Should Zoom engage in content governance?
It seems with the growing popularity, a certain level of content “moderation” by Zoom is unavoidable. The live character of the communication on Zoom might keep the scale of this endeavor relatively manageable in comparison to the challenges faced by Facebook, Twitter or Google. On the other hand, the new, pandemic-induced importance of digital face-to-face communication provided by companies like Zoom underscores the need for fair, transparent and rights-sensitive content moderation standards for these services.

Although there seems to be a learning curve at Zoom regarding of these questions, this curve remains significantly flatter than Zoom’s growth rates. As of now, the company is lagging behind the discourse on human rights and internet governance.

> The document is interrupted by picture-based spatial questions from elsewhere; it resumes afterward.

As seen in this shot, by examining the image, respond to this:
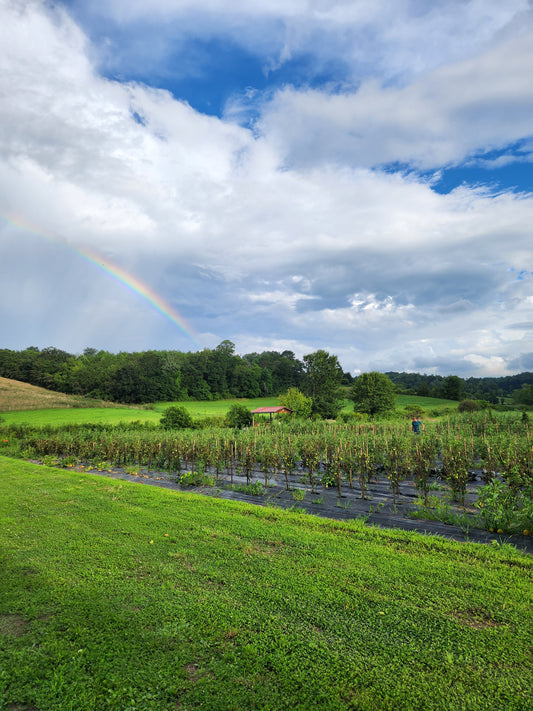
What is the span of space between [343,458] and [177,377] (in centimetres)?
6056

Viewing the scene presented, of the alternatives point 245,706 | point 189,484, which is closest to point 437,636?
point 245,706

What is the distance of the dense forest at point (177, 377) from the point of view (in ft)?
208

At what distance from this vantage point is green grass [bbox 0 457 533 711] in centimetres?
288

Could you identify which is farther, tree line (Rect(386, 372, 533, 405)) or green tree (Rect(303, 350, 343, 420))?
tree line (Rect(386, 372, 533, 405))

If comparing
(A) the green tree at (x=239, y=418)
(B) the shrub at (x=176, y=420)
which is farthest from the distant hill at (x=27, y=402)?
(A) the green tree at (x=239, y=418)

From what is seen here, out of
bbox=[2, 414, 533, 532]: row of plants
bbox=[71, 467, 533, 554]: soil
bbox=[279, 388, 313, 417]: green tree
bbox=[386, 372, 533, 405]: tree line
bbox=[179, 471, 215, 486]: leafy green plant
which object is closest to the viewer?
bbox=[71, 467, 533, 554]: soil

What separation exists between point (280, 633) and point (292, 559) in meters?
1.68

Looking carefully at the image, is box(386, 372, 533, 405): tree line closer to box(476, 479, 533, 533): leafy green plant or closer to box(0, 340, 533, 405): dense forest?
box(0, 340, 533, 405): dense forest

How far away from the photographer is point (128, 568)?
16.4 ft

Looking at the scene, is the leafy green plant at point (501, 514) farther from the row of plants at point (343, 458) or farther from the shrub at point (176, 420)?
the shrub at point (176, 420)

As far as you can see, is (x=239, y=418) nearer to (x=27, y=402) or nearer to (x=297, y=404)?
(x=297, y=404)

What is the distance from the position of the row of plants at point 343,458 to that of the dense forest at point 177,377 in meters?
40.7

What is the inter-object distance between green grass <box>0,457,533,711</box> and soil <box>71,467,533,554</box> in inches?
41.5

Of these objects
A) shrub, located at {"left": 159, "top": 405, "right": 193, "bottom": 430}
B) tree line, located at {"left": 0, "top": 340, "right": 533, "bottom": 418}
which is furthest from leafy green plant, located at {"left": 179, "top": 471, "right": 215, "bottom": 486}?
tree line, located at {"left": 0, "top": 340, "right": 533, "bottom": 418}
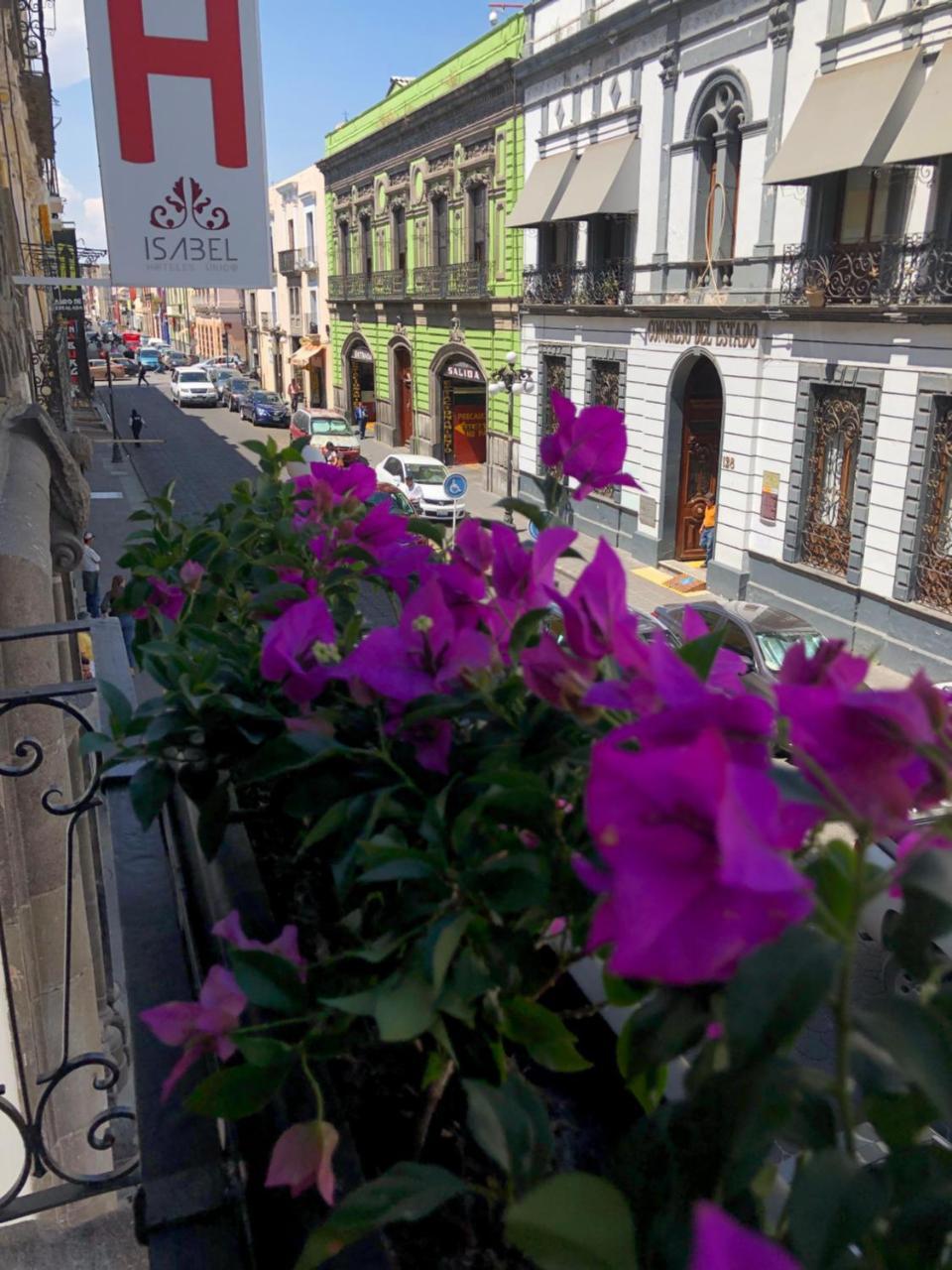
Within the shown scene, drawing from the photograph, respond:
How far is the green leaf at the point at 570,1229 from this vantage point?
607 mm

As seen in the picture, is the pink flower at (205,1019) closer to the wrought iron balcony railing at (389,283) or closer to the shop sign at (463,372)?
the shop sign at (463,372)

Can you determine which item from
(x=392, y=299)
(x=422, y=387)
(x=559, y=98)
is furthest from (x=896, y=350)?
(x=392, y=299)

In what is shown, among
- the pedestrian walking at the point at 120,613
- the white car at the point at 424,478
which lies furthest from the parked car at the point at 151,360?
the pedestrian walking at the point at 120,613

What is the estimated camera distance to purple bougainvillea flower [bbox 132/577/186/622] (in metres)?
2.07

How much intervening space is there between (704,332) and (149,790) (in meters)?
16.2

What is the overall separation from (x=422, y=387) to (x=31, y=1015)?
2588 cm

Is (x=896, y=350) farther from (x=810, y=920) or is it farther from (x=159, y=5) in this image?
(x=810, y=920)

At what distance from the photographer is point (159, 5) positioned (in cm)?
491

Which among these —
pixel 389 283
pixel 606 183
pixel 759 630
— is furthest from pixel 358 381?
pixel 759 630

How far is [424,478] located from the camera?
2100 cm

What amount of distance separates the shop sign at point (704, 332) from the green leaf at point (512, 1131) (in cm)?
1546

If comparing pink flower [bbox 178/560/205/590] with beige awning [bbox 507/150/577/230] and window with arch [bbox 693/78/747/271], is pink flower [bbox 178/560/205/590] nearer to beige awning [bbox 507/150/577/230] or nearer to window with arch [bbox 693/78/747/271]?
window with arch [bbox 693/78/747/271]

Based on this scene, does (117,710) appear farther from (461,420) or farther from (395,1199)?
(461,420)

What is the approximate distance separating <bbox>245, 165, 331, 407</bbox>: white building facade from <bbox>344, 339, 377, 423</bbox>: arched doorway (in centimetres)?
Answer: 240
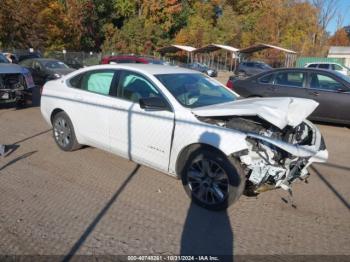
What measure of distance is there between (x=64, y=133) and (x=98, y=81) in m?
1.26

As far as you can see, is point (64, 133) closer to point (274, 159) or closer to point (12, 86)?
point (274, 159)

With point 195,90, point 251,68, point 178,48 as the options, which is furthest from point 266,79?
point 178,48

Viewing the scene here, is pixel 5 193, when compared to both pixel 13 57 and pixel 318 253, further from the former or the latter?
pixel 13 57

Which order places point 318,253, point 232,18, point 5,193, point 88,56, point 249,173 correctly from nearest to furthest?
1. point 318,253
2. point 249,173
3. point 5,193
4. point 88,56
5. point 232,18

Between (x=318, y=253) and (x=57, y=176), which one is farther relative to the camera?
(x=57, y=176)

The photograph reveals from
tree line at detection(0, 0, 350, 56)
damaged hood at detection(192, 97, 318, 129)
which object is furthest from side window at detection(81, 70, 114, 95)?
tree line at detection(0, 0, 350, 56)

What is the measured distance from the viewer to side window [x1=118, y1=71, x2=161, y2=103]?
4.93 metres

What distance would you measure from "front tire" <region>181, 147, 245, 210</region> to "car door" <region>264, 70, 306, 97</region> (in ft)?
19.1

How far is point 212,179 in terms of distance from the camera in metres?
4.24

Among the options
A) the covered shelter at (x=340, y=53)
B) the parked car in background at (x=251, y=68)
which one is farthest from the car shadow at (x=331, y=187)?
the covered shelter at (x=340, y=53)

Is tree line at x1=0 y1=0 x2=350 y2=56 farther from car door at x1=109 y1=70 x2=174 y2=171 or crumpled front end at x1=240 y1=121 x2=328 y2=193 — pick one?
crumpled front end at x1=240 y1=121 x2=328 y2=193

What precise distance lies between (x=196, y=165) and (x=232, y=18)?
58.1 meters

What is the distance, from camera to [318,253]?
348 centimetres

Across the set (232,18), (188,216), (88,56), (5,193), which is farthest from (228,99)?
(232,18)
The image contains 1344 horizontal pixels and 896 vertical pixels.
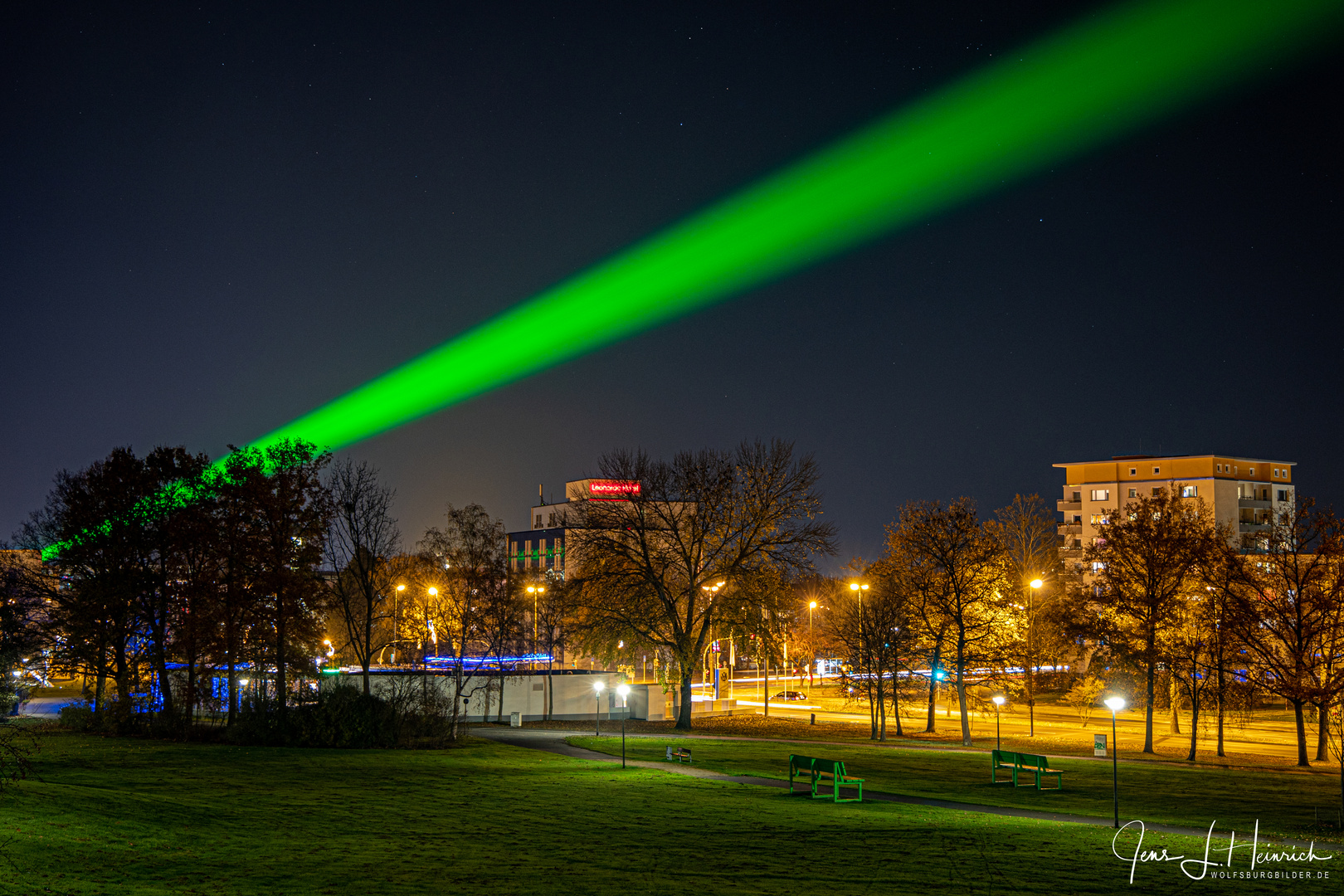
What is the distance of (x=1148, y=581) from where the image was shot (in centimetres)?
4244

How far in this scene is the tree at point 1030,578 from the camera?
46094mm

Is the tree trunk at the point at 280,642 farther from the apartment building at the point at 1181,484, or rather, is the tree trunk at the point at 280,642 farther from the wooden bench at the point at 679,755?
the apartment building at the point at 1181,484

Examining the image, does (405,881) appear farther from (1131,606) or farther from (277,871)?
(1131,606)

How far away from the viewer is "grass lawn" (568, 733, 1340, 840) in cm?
2130

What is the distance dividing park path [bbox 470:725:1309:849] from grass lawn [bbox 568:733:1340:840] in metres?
0.64

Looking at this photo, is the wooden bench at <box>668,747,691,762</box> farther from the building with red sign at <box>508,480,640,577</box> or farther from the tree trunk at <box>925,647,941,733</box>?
the building with red sign at <box>508,480,640,577</box>

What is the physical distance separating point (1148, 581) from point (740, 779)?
24.6 m

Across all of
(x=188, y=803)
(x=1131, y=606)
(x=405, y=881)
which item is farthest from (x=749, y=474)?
(x=405, y=881)

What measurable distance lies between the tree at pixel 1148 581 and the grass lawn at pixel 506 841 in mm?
24931

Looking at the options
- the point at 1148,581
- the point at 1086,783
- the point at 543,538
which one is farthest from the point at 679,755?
the point at 543,538
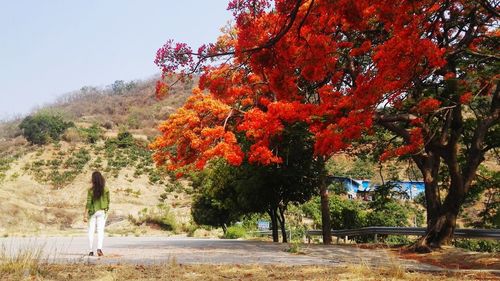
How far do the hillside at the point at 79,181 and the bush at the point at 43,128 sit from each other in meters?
1.42

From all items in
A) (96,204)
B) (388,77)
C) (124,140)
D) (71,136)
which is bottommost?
(96,204)

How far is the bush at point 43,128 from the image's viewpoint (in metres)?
77.6

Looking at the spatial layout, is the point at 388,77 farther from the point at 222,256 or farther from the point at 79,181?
the point at 79,181

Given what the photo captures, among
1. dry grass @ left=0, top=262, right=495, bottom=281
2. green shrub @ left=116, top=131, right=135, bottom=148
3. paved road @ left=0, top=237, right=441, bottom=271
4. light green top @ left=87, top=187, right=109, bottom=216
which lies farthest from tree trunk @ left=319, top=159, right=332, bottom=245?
green shrub @ left=116, top=131, right=135, bottom=148

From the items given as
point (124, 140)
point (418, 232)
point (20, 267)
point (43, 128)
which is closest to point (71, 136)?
point (43, 128)

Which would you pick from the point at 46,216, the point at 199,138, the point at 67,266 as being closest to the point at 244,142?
the point at 199,138

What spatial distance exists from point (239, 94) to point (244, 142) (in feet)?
6.81

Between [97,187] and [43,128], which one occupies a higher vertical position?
[43,128]

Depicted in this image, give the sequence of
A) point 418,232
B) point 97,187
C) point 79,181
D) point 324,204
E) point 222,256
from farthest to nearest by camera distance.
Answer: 1. point 79,181
2. point 324,204
3. point 418,232
4. point 222,256
5. point 97,187

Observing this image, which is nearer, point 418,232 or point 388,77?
point 388,77

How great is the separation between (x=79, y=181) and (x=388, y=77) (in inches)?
2217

The challenge in which lies not in the technicalities of geo-blocking a service into compliance with different national legal regimes. The actual challenge is to firmly anchor corporate policies in international standards, to regularly assess human rights impacts, to open up to external monitoring and, possibly, to join a multistakeholder platform such as the Global Network Initiative. All of these measures would also contribute to insulating the company against contradictory or human rights-abusing national demands.
Facebook and Twitter, TikTok and YouTube, have been dealing with questions of content moderation for a long time. Zoom has up to now gotten a free pass. But perhaps this case in San Francisco is the harbinger of a time when Zoom events will be more closely monitored. If this holds true, one can only hope Zoom’s moderation standards catch up with its human rights responsibilities.
On the website of the San Francisco State University Professor co-organizing the debate, a linked post said that the event would go on: „The Zoom registration page continues to function“. So it seemed that Zoom’s ban was not total. The Facebook user went on to state: „There are a wide range of legal and political issues involved, especially given the Zoomification of higher education.“ This is undoubtedly true. But the question of how to govern online meetings, and which rules to apply, does not only concern higher education, but society as a whole.